Missing Regulation Between Genetic Association and Transcriptional Abundance for Hypercholesterolemia Genes.

Abstract

Background: Low-density lipoprotein cholesterol (LDL-C) is a well-established risk factor for cardiovascular disease, and it plays a causal role in the development of atherosclerosis. Genome-wide association studies (GWASs) have successfully identified hundreds of genetic variants associated with LDL-C. Most of these risk loci fall in non-coding regions of the genome, and it is unclear how these non-coding variants affect circulating lipid levels. One hypothesis is that genetically mediated variation in transcript abundance, detected via the analysis of expressed quantitative trait loci (eQTLs), is key to the biologic function of causal variants. Here, we investigate the hypothesis that non-coding GWAS risk variants affect the homeostatic expression of a nearby putatively causal gene for serum LDL-C levels. Methods: We establish a set of twenty-one expert-curated and validated genes implicated in hypercholesterolemia via dose-dependent pharmacologic modulation in human adults, for which the relevant tissue type has been established. We show that the expression of these LDL-C genes is impacted by eQTLs in relevant tissues and that there are significant genomic-risk loci in LDL-GWAS near these causal genes. We evaluate, using statistical colocalization, whether a single variant or set of variants in each genetic locus is responsible for the GWAS and eQTL signals. Results: Genome-wide association study results for serum LDL-C levels demonstrate that the 402 identified genomic-risk loci for LDL-C are highly enriched for known causal genes for LDL-C (OR 527, 95% CI 126-5376, p < 2.2 × 10^-16).
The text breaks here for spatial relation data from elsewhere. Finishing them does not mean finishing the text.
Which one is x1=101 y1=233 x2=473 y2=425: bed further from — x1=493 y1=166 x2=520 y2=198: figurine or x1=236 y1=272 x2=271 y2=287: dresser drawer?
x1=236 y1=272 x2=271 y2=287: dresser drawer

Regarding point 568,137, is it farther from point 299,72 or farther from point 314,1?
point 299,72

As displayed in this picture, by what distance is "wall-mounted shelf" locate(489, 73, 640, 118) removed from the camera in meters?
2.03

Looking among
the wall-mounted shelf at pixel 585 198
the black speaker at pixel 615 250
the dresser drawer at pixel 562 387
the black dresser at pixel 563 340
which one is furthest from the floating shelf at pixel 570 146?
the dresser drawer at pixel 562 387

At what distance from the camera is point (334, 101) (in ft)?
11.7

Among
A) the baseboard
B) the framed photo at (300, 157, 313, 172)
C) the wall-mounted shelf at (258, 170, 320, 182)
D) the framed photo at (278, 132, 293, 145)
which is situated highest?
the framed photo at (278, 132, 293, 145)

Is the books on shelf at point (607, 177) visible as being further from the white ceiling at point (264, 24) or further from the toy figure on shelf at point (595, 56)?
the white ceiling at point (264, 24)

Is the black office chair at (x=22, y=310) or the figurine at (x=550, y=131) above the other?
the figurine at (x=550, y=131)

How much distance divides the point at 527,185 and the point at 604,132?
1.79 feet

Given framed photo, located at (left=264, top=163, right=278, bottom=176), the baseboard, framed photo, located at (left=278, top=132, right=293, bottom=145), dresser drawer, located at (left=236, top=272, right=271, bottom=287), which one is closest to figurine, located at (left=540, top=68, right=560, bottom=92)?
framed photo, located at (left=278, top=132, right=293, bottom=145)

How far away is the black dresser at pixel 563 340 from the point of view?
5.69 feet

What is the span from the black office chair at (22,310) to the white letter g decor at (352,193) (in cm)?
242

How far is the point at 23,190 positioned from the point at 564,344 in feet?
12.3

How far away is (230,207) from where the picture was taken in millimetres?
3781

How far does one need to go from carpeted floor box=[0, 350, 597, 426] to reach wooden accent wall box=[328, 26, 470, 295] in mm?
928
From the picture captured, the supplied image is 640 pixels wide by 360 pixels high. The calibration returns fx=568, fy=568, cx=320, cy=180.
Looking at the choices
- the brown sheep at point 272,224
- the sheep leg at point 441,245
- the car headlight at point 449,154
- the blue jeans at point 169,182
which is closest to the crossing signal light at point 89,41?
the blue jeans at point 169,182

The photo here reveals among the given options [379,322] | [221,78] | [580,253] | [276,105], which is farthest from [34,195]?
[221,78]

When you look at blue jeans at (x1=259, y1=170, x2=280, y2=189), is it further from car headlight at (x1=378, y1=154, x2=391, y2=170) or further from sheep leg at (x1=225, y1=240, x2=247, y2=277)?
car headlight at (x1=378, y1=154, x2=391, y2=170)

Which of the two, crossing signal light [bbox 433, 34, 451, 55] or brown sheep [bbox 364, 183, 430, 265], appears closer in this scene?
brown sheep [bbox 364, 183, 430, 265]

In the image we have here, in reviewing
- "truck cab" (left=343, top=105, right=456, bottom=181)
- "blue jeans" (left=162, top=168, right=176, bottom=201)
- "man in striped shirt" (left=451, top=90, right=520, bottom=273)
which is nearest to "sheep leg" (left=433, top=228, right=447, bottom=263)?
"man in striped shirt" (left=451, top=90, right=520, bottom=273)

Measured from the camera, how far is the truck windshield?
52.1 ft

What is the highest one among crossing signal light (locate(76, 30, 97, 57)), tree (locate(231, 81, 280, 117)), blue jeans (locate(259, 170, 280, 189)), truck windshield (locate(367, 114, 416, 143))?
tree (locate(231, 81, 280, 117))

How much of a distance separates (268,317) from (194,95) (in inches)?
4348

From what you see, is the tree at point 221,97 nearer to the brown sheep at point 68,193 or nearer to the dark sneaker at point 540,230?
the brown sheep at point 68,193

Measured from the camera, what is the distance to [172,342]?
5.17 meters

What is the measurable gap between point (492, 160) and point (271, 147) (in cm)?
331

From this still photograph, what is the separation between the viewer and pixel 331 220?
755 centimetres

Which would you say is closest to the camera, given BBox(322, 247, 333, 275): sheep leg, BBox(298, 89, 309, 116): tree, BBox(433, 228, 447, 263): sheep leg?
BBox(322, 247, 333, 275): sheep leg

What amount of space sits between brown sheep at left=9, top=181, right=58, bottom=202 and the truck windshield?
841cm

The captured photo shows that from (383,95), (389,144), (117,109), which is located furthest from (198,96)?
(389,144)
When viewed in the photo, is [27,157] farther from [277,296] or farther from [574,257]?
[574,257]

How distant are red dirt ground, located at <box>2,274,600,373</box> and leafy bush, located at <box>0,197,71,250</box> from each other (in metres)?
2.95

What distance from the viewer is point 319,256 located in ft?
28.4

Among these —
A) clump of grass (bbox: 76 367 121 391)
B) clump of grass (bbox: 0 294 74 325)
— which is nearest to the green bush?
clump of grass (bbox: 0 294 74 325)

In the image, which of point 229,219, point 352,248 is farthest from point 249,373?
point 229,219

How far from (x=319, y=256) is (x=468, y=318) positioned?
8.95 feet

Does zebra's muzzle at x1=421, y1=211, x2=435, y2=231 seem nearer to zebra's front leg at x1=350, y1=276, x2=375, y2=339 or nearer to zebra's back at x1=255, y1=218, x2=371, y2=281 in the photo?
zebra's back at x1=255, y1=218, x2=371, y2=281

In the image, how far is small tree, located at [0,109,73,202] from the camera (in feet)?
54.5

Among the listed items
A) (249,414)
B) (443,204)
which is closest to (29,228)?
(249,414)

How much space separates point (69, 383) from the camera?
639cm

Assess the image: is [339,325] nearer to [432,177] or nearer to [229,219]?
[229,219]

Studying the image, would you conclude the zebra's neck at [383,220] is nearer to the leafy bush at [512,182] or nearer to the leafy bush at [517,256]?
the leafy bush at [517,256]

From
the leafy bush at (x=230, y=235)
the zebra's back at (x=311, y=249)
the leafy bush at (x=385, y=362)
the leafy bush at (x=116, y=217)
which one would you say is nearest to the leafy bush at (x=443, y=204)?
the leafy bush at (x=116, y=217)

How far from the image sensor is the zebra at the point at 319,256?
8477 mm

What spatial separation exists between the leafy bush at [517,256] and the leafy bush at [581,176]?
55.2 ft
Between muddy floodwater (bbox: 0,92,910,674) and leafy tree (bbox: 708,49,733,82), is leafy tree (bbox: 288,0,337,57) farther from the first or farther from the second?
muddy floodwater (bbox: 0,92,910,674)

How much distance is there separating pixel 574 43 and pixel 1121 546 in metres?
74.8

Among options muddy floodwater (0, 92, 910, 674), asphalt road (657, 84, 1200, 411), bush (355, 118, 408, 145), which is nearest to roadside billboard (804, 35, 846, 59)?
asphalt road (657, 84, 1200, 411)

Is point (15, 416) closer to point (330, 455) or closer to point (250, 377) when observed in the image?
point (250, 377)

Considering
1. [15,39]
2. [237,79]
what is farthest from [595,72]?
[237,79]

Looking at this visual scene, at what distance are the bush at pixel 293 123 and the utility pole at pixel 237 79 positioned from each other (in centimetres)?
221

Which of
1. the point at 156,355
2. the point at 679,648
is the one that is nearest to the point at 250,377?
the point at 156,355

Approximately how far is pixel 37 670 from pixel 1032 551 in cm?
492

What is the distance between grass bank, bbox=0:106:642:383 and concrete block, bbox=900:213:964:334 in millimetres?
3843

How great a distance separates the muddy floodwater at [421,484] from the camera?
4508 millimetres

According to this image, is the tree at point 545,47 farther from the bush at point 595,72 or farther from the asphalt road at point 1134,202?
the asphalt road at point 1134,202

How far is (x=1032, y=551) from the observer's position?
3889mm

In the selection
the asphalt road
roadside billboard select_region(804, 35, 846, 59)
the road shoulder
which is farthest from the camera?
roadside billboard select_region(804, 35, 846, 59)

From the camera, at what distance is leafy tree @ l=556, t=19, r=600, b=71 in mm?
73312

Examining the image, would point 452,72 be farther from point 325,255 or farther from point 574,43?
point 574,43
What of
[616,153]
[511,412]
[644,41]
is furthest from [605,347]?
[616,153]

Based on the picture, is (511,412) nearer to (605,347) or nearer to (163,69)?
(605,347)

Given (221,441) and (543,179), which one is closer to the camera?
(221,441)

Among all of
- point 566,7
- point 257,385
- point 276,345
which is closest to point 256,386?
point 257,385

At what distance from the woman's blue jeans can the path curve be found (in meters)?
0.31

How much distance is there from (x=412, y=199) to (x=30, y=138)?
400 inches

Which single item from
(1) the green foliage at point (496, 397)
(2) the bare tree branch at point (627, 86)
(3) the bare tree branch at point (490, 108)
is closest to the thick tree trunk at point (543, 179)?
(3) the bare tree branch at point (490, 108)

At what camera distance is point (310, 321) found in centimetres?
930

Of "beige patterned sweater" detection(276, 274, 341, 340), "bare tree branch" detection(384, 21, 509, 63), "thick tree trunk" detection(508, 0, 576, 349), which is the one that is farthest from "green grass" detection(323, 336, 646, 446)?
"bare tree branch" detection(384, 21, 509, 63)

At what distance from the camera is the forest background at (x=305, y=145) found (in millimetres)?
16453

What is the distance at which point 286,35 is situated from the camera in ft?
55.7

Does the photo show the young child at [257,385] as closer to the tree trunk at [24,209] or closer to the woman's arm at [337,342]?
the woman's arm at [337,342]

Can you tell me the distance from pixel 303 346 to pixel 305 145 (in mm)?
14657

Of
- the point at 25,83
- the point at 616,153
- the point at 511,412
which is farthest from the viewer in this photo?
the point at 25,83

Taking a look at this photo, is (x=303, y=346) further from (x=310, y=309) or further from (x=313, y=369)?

However, we find limited evidence for colocalization between GWAS signals near validated hypercholesterolemia genes and eQTLs in relevant tissues (colocalization rate of 26% at a locus-level colocalization probability > 50%). Conclusions: Our results highlight the complexity of genetic regulatory effects for causal hypercholesterolemia genes; we suggest that context-responsive eQTLs may explain the effects of non-coding GWAS hits that do not overlap with standard eQTLs.